* **Prompt**: Reproduce the block that opens with the line containing "What is the camera-distance order of" and closes with the line containing "3. the woman", both included, without changing any character.

* **Records provided**:
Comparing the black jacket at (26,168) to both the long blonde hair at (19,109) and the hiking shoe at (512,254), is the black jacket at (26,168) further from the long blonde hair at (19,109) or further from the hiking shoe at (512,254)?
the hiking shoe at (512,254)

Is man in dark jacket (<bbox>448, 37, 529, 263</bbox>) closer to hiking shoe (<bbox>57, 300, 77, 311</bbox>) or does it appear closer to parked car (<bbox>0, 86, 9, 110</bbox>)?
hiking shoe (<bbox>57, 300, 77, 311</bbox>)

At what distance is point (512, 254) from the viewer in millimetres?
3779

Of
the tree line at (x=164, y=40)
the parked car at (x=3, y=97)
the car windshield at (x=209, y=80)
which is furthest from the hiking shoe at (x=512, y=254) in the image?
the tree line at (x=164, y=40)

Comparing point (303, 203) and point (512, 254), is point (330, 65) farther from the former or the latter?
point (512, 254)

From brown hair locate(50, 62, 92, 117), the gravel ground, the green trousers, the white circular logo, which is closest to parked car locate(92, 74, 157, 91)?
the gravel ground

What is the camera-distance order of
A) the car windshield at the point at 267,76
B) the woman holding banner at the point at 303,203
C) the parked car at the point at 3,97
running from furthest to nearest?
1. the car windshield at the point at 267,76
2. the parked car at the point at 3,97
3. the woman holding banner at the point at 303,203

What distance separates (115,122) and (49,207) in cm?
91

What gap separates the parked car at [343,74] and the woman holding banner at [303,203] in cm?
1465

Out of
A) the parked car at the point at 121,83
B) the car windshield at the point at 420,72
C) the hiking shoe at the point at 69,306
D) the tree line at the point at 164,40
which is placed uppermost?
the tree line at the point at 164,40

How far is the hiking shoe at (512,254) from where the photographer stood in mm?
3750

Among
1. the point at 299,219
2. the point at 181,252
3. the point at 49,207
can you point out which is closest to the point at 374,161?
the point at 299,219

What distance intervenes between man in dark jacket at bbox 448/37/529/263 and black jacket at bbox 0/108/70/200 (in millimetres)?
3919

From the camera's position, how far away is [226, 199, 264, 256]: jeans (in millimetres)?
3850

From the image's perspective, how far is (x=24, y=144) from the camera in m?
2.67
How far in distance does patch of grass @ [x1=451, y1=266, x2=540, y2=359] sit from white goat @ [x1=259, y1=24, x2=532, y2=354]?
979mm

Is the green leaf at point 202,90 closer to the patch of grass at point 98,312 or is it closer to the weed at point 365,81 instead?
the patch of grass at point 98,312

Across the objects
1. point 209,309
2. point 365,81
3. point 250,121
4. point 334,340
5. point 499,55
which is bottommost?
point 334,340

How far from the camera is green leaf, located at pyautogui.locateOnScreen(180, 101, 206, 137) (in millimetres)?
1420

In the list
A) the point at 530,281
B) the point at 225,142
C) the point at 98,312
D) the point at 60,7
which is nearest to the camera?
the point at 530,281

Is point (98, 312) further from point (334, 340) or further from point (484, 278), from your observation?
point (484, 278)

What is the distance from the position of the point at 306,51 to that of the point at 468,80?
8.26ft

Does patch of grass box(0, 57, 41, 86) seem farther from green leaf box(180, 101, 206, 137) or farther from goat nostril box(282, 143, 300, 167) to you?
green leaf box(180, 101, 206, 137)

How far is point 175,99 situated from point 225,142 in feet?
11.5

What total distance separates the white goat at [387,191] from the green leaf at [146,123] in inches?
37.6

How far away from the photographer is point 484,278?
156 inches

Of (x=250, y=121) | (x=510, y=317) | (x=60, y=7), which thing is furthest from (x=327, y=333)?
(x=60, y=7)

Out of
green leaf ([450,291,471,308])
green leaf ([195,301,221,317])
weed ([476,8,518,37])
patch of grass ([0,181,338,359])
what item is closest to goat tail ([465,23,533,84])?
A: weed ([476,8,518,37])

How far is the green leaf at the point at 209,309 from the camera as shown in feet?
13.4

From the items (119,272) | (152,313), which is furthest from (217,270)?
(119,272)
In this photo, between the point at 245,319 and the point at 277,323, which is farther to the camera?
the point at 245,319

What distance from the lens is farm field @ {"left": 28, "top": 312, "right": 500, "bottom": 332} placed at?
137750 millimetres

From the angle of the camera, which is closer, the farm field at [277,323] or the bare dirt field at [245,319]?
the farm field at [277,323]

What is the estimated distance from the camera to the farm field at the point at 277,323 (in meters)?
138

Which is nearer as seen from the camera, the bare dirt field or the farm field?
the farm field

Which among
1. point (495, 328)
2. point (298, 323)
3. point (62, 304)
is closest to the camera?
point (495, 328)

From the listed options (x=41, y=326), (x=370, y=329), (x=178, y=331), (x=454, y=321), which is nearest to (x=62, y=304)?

* **Answer to this task**:
What is the camera-distance order of
A) the car windshield at the point at 267,76
B) the woman holding banner at the point at 303,203
C) the parked car at the point at 3,97
running from furthest to nearest?
1. the car windshield at the point at 267,76
2. the parked car at the point at 3,97
3. the woman holding banner at the point at 303,203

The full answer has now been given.